# TASK OBJECTIVE
Count the lines in the items below that contain the word "separation". Give only the number.

[Records in a dataset]
BEGIN
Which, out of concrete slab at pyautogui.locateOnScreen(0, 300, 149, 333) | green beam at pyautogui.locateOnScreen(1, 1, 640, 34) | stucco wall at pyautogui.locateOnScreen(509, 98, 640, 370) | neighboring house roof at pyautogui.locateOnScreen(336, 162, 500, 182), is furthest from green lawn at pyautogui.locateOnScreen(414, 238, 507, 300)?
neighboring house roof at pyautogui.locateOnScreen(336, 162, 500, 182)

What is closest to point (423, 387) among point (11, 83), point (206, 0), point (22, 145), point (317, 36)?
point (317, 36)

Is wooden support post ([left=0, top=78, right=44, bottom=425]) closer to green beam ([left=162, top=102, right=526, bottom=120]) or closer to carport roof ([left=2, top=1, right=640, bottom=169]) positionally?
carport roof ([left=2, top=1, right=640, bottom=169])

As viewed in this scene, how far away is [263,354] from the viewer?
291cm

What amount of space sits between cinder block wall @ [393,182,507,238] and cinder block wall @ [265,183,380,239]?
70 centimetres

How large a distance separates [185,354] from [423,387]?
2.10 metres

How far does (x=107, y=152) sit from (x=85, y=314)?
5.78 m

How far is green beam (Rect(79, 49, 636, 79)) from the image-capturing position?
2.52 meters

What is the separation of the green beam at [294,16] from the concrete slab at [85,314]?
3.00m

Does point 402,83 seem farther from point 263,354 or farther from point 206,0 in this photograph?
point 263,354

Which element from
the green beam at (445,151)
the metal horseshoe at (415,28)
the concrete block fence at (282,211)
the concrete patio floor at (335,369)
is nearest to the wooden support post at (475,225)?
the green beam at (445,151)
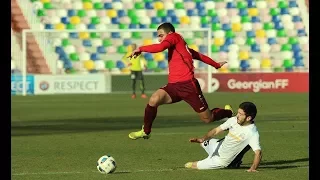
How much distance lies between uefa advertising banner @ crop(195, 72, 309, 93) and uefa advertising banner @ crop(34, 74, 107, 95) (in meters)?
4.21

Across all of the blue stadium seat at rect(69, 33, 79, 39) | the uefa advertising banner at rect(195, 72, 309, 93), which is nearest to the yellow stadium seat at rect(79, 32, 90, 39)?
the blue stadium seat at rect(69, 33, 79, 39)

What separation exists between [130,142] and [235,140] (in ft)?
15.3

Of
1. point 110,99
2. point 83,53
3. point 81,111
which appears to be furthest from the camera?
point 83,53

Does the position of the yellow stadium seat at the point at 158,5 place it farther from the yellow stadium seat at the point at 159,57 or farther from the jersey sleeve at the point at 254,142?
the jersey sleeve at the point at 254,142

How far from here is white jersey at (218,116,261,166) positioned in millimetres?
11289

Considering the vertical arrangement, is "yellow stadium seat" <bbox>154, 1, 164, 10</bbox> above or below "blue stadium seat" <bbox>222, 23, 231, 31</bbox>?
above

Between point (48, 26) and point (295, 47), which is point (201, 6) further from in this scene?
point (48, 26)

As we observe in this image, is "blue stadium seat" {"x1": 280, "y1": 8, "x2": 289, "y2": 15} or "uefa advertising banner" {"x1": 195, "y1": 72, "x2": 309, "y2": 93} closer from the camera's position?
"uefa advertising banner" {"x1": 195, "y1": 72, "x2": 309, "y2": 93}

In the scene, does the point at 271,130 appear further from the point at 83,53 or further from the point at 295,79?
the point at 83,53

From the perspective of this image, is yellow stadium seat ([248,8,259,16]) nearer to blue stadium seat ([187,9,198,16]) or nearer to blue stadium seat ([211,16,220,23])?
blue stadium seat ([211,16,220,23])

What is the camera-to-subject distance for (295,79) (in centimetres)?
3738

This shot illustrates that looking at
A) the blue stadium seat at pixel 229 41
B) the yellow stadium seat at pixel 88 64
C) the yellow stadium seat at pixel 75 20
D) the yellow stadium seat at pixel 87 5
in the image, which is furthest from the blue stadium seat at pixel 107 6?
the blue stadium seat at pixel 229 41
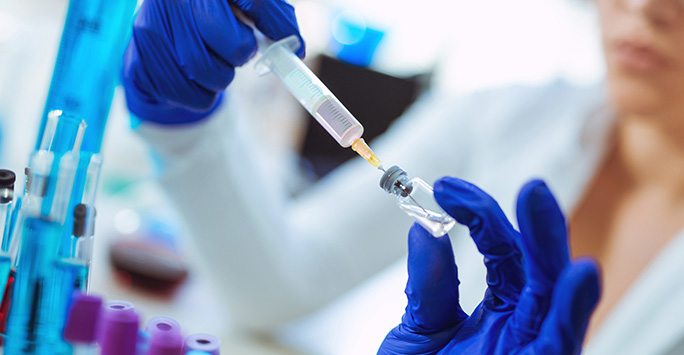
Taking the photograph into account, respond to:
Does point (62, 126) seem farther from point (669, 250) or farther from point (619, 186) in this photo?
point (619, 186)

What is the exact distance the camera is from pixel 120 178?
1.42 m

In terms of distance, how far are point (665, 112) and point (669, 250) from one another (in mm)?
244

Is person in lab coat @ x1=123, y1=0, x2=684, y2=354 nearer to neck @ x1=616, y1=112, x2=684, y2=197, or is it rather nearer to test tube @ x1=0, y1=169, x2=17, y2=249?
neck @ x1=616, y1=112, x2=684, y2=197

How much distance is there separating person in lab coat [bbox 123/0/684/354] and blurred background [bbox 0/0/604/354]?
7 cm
END
BEGIN
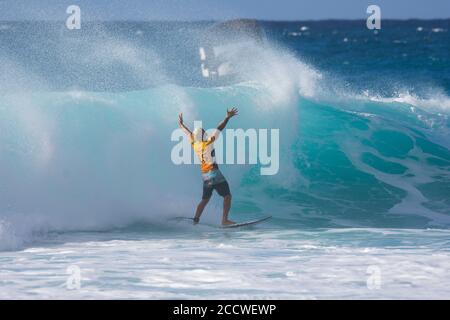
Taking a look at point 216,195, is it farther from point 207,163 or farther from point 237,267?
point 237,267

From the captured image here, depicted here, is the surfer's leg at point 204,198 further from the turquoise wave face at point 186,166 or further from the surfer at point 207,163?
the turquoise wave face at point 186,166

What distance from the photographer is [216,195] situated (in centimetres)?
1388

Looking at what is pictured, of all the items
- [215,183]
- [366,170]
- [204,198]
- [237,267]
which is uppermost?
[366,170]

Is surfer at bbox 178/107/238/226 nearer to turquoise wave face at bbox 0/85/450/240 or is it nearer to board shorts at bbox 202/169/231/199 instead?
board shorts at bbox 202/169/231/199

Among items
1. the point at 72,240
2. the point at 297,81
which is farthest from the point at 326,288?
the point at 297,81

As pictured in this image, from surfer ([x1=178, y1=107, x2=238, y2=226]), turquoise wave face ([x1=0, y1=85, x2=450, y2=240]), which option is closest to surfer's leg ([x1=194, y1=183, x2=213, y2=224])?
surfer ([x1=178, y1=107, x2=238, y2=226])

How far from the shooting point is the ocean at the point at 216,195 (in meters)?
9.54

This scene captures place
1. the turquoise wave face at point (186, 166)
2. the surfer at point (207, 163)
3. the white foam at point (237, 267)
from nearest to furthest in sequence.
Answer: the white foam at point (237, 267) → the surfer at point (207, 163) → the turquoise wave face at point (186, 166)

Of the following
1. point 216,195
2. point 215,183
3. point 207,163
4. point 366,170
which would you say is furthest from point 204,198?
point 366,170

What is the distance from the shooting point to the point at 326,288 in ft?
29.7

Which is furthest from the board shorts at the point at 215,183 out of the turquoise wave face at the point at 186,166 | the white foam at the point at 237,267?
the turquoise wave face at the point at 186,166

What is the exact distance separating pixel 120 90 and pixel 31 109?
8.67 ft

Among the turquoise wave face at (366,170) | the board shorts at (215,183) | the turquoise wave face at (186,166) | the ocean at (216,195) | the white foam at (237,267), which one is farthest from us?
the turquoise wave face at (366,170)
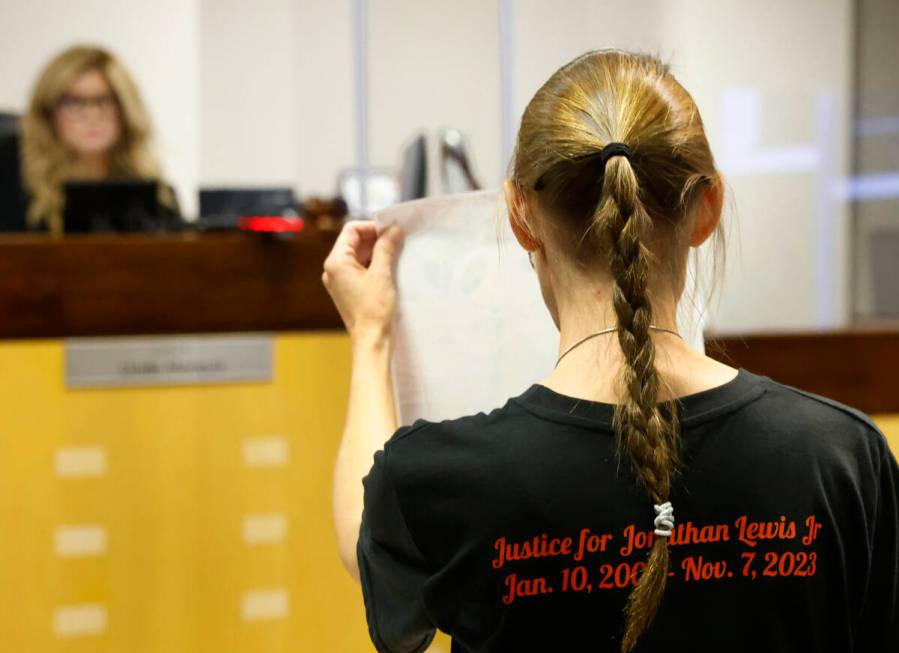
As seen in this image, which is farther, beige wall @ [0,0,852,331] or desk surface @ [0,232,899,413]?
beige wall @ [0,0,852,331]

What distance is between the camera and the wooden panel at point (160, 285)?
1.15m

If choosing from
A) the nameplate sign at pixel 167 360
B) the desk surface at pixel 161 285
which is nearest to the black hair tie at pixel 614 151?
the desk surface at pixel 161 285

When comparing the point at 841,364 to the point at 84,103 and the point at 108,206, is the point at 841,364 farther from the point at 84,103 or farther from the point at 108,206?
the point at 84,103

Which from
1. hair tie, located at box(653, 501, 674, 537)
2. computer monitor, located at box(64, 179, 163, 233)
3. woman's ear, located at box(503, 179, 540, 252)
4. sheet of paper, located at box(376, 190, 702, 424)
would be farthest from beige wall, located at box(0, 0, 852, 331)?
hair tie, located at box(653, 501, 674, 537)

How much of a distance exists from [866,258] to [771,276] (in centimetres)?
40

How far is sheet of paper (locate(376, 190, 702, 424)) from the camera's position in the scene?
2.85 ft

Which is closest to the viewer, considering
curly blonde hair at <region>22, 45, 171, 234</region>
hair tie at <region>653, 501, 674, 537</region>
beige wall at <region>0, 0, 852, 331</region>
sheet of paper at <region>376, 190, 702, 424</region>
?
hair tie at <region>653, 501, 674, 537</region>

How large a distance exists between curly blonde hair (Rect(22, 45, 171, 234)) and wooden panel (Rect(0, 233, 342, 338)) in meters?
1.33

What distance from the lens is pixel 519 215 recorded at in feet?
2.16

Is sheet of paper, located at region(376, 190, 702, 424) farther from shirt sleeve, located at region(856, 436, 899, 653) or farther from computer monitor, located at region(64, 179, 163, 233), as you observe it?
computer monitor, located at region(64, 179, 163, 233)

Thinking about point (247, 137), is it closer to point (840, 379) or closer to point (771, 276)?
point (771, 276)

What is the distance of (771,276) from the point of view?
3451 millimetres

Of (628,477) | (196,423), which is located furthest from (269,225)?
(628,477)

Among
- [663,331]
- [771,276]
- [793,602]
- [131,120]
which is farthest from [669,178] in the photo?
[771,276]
END
# SOLUTION
2